Prof. Dr. Elizabeth Tilley

Prof. Dr. Elizabeth Tilley
Associate Professor at the Department of Mechanical and Process Engineering
Deputy head of Inst. of Design, Materials a Fabrication
Additional information
vertical_align_bottomCV PDFCourse Catalogue
Autumn Semester 2025
Number | Unit |
---|---|
151-8101-00L | International Engineering: from Hubris to Hope |
851-0624-00L | ETH4D PhD Seminar: Research for Global Development |
860-0005-00L | Colloquium Science, Technology, and Policy (HS) |
As an engineer and economist, Elizabeth researches the technological, social, and financial drivers of sustainable urban services that affect human health. She and her group primarily focus on urban service systems in countries that, for centuries, have suffered over-exploitation at the hands of richer economies, resulting in informal and temporary service solutions with undue health burdens. These challenges call for dedicated basic and translational research efforts that are responsive to the unique engineering and implementation constraints posed by resource limitations. To fill this gap, Elizabeth joined the Mechanical and Process Engineering Department at ETH Zurich as the Chair of Global Health Engineering in 2021, where she maintains active projects on the impacts of solid waste management on sanitation systems, air quality, and human health and wellbeing in the growing cities of the emerging economies.
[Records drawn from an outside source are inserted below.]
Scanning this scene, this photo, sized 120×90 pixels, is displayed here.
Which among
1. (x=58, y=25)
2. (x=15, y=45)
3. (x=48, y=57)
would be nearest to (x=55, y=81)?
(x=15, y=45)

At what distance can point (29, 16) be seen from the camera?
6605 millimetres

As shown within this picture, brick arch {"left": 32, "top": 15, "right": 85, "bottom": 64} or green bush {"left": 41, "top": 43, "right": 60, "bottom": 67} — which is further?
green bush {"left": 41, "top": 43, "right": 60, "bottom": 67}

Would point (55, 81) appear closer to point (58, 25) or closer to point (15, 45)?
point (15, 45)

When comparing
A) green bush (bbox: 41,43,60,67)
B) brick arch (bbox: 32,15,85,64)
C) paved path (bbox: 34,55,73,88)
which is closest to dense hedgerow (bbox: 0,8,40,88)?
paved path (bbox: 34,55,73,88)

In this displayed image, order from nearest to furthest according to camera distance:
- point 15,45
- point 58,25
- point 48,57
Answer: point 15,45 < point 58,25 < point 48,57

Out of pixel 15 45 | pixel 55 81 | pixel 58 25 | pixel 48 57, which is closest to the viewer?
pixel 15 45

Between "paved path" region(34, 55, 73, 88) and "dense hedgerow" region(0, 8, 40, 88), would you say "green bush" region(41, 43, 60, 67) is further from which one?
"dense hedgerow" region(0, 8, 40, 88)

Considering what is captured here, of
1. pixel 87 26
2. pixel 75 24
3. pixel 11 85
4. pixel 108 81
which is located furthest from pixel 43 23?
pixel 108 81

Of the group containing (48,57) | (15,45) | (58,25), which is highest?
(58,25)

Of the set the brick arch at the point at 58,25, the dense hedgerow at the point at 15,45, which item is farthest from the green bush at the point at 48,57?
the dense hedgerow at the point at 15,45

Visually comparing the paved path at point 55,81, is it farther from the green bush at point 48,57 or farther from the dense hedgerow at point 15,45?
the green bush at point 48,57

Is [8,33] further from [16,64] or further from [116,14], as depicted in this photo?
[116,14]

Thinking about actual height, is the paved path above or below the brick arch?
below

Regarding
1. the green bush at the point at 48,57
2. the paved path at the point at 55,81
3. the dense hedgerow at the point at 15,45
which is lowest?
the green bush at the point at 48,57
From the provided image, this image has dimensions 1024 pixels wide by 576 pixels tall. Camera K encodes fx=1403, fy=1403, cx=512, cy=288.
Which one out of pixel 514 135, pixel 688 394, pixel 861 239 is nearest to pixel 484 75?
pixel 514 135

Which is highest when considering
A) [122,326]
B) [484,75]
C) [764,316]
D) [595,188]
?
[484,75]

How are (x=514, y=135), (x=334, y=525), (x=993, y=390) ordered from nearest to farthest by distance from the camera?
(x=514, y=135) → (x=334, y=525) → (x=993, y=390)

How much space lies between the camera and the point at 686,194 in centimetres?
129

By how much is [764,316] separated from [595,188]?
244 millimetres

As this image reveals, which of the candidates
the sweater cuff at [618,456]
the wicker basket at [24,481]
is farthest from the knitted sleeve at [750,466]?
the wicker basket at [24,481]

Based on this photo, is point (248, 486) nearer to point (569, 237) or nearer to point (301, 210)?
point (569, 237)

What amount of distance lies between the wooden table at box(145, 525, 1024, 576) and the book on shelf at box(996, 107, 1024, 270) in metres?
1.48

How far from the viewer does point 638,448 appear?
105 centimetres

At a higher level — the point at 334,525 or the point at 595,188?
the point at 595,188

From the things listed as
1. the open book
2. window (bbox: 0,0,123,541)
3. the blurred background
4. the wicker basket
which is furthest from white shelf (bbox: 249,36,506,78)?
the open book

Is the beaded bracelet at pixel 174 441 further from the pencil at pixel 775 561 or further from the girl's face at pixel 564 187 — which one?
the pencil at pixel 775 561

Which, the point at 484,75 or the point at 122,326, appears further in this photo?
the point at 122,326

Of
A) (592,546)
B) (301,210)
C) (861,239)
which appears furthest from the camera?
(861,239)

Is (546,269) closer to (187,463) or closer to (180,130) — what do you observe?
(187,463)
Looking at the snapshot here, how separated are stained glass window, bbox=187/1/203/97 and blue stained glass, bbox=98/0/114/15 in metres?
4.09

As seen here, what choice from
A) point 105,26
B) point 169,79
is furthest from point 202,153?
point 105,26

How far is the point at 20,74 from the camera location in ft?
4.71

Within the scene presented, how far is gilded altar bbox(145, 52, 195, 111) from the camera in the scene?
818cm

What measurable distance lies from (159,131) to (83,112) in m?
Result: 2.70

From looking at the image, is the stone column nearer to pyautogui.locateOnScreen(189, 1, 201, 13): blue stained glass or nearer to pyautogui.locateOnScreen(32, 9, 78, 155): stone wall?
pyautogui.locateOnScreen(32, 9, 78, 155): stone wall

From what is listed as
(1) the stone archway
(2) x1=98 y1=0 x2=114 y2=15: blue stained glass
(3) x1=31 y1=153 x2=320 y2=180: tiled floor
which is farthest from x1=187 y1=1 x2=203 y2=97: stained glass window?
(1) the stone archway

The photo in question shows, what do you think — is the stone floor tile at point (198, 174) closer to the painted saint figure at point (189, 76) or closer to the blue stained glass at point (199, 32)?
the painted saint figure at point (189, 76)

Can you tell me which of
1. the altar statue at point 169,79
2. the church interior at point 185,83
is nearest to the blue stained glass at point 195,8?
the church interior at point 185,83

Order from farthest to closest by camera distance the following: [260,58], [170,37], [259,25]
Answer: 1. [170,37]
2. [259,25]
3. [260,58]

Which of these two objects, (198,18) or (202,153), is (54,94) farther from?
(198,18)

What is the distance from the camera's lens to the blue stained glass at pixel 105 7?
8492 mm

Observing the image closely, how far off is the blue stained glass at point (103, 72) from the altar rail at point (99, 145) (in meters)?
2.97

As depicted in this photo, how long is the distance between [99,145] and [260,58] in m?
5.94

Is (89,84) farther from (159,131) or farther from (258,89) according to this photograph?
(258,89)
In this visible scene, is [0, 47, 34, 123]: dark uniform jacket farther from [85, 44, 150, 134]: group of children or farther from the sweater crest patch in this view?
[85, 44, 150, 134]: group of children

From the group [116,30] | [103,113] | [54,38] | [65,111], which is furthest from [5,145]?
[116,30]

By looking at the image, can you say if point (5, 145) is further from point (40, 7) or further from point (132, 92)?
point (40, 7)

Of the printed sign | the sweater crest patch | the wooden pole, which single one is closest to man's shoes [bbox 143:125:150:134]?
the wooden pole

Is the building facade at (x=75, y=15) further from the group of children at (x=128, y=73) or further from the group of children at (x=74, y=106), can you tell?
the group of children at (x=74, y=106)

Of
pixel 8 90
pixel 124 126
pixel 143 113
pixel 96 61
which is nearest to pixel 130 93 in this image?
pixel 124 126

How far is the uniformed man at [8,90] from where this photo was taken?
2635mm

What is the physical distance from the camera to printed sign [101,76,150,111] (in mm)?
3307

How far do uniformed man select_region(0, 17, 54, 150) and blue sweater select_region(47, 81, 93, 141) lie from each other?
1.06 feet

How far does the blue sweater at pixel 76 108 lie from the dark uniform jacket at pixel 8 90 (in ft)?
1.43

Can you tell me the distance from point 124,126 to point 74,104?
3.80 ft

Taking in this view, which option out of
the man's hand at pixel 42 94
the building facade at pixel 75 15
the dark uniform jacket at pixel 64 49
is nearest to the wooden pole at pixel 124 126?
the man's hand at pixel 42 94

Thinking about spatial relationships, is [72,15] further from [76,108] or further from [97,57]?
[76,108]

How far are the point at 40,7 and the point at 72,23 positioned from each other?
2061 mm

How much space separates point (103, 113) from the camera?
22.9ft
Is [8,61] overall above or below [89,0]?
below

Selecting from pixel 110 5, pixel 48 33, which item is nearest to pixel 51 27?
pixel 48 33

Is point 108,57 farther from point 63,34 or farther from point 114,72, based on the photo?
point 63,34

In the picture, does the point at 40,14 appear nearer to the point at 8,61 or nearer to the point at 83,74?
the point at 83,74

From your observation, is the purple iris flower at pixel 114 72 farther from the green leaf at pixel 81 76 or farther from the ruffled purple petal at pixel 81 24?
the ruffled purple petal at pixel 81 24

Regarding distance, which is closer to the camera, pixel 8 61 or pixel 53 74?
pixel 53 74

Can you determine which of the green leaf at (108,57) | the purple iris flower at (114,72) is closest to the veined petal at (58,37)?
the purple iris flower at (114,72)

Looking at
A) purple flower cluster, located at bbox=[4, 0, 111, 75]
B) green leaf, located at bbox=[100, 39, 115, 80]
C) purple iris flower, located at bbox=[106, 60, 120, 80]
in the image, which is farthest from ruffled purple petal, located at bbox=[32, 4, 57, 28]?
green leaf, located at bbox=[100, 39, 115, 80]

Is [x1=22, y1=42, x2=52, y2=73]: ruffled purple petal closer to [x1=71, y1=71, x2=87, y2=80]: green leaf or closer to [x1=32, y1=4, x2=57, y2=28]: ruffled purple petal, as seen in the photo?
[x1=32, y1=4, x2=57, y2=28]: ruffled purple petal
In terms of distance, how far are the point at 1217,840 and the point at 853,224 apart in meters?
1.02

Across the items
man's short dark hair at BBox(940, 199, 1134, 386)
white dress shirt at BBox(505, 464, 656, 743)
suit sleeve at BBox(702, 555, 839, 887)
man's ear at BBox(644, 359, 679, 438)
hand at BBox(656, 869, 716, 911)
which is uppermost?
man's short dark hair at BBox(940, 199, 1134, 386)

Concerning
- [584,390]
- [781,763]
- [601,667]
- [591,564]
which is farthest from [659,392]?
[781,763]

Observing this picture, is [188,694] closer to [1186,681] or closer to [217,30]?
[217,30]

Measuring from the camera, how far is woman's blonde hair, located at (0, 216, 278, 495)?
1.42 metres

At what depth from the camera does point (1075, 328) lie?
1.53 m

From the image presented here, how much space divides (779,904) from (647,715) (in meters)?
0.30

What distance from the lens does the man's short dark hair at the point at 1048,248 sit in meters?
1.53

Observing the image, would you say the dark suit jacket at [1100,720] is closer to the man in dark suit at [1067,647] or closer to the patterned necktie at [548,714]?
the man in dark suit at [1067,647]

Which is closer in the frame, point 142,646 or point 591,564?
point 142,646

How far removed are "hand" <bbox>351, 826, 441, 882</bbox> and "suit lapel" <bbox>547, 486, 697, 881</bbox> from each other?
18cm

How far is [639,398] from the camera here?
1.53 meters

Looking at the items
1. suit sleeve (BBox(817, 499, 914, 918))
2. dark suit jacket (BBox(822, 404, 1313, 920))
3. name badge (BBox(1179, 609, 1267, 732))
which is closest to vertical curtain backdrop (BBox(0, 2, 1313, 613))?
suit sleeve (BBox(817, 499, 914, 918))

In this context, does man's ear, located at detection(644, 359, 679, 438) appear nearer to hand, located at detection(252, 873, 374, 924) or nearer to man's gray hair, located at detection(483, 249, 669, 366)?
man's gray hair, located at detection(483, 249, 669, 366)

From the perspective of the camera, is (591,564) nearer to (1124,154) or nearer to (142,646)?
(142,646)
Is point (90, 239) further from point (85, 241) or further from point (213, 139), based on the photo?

Elizabeth was first trained as an environmental civil engineer at the University of British Columbia in Canada. She then moved to Switzerland and worked for five years at the Department Sanitation, Water and Solid Waste for Development (external page Sandec) at the Swiss Federal Institute of Aquatic Science and Technology (external page Eawag), where she developed and piloted context-appropriate sanitation and nutrient recovery technologies in East Africa, Nepal, and Central America. After Sandec, she joined ETH Zurich’s Development Economics Group as a doctoral researcher and investigated the feasibility and community impacts of conditional cash transfers to increase sanitation coverage in eThekwini, South Africa.
Following her doctorate, Elizabeth worked as a Senior Lecturer in the Department of Environmental Health at the University of Malawi, the Polytechnic in Blantyre, Malawi, from 2015 to 2020. She and her students investigated the myriad ways that service delivery sectors, especially water, sanitation, and solid waste, fail to meet population demands and simultaneously inflict damage on environmental systems.
Beyond her post as the Chair of Global Health Engineering, Elizabeth is an Honorary Research Fellow at the SARCHI Chair in Waste and Climate Change at the University of KwaZulu-Natal, Durban, South Africa; an Adjunct Professor of Civil Engineering at the University of Victoria, Canada; and Associated Faculty Member in the ETH’s Department of Humanities, Social and Political Sciences (D-GESS). She also serves as an Associate Editor at the Journal Water SA and the Journal of Water, Sanitation, and Hygiene for Development.